Problem to work on = From the text on asbestos in older homes, retype everything from "When you decide" down to "threat of cancer?", keeping every word and mark the same.

Extracted text =
When you decide to buy a new house, it’s all about your future. Maybe it’s about planting your roots and settling into place. Perhaps you’re looking for the home to house your growing family. Maybe, to you, the move to a new home carries a different meaning. But the odds are that it’s a meaning and a change to which you look forward.
Sadly, asbestos in the home can taint your dreams. As the U.S. Consumer Product Safety Commission (CPSC) notes, many of the homes built between 1930 and 1950 frequently used asbestos insulation. Homebuilders also used many other products that contained the deadly carcinogen. So, what can you if you realize a seller failed to warn you that your dream house came loaded with the threat of cancer?
Asbestos was common in older homes
Where did builders use asbestos in older homes? It wasn’t just the insulation. Until 1975, manufacturers used the mineral in all kinds of materials, enchanted by its strength and natural heat resistance. The CSPC goes beyond the risk of asbestos-laden insulation to list several more common uses. They include:
- Floor tiles
- Ceiling tiles
- Tile adhesives
- Furnace and stove gaskets
- Textured paint
Even though these materials may contain asbestos, experts generally count them harmless until they start to break down. As such materials break down, the asbestos fibers can enter the air and then into your body. The problem is that your body can’t rid itself of these fibers, so they can sit inside you for decades before causing mesothelioma or other cancers.
Home sellers and realtors have a duty to disclose certain problems
As you may know, home sellers need to disclose a variety of potential issues. Realtors must also follow certain guidelines as they share information about the homes they represent. When everything goes well, you’ll know about any potential risks or defects well before you sign any closing documents.
When things go wrong, though, you can feel cheated. If the seller chose not to disclose a defect, like the presence of asbestos, that could put your family’s lives at risk or significantly reduce the home’s resale value. You can pay certified professionals to remove and dispose of the asbestos for you, but such work isn’t cheap. In such cases, you may be able to pursue legal action.

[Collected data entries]
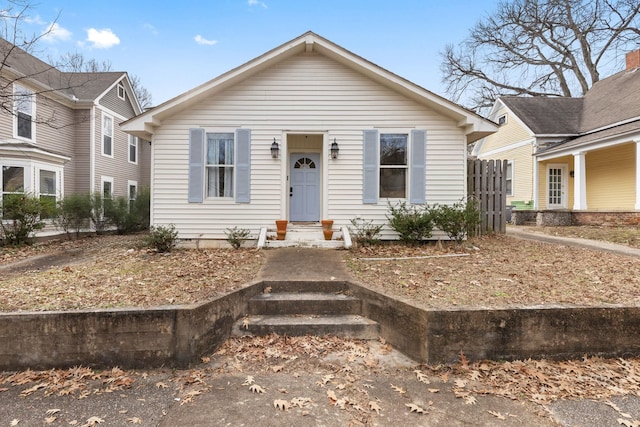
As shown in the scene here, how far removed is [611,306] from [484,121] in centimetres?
542

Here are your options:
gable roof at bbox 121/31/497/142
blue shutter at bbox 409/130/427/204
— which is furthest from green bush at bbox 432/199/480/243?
gable roof at bbox 121/31/497/142

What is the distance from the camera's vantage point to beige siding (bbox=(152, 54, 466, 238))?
26.2ft

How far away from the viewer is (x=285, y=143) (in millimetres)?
8070

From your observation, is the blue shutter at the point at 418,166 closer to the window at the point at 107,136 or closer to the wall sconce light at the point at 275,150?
the wall sconce light at the point at 275,150

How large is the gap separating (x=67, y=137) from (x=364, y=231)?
42.0ft

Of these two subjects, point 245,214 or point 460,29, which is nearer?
point 245,214

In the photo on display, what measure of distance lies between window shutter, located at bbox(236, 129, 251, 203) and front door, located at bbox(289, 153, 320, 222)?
1581 millimetres

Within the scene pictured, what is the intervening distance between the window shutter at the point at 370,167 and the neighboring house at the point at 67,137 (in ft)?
25.9

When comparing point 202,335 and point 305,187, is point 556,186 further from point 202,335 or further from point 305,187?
point 202,335

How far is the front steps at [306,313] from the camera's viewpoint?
3.88 metres

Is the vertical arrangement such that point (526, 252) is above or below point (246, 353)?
above

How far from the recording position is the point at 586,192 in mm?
14164

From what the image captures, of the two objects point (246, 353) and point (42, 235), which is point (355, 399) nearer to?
point (246, 353)

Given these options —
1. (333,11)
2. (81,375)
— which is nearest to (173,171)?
(81,375)
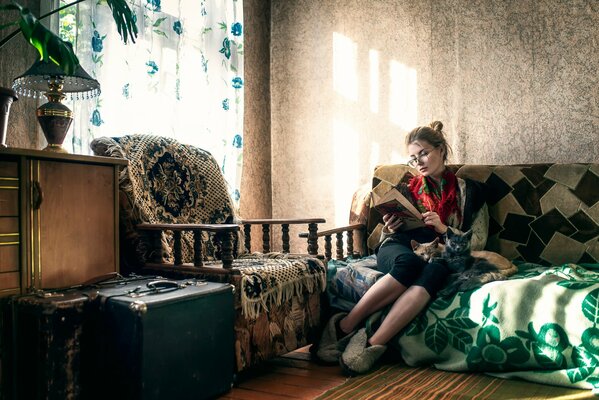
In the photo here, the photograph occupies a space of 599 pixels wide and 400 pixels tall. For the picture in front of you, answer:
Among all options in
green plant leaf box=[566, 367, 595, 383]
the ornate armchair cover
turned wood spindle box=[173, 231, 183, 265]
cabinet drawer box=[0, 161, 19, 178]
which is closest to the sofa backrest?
green plant leaf box=[566, 367, 595, 383]

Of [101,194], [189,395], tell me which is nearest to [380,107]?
[101,194]

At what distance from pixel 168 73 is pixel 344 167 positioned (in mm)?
1375

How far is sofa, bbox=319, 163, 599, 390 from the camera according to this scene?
1.96m

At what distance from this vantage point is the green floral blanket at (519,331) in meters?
1.93

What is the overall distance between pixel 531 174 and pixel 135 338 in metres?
2.14

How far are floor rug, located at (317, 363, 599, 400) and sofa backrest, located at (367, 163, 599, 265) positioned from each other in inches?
34.4

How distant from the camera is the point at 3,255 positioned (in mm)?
1635

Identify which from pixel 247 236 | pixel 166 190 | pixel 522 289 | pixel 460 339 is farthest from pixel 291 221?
pixel 522 289

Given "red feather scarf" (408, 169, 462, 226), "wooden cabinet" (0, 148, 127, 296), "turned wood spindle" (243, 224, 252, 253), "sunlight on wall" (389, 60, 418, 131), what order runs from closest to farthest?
"wooden cabinet" (0, 148, 127, 296) < "red feather scarf" (408, 169, 462, 226) < "turned wood spindle" (243, 224, 252, 253) < "sunlight on wall" (389, 60, 418, 131)

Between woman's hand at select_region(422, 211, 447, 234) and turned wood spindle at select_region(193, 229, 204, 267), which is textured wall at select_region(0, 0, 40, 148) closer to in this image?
turned wood spindle at select_region(193, 229, 204, 267)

Your solution =
When you decide to buy a new house, it’s all about your future. Maybe it’s about planting your roots and settling into place. Perhaps you’re looking for the home to house your growing family. Maybe, to you, the move to a new home carries a different meaning. But the odds are that it’s a meaning and a change to which you look forward.
Sadly, asbestos in the home can taint your dreams. As the U.S. Consumer Product Safety Commission (CPSC) notes, many of the homes built between 1930 and 1950 frequently used asbestos insulation. Homebuilders also used many other products that contained the deadly carcinogen. So, what can you if you realize a seller failed to warn you that your dream house came loaded with the threat of cancer?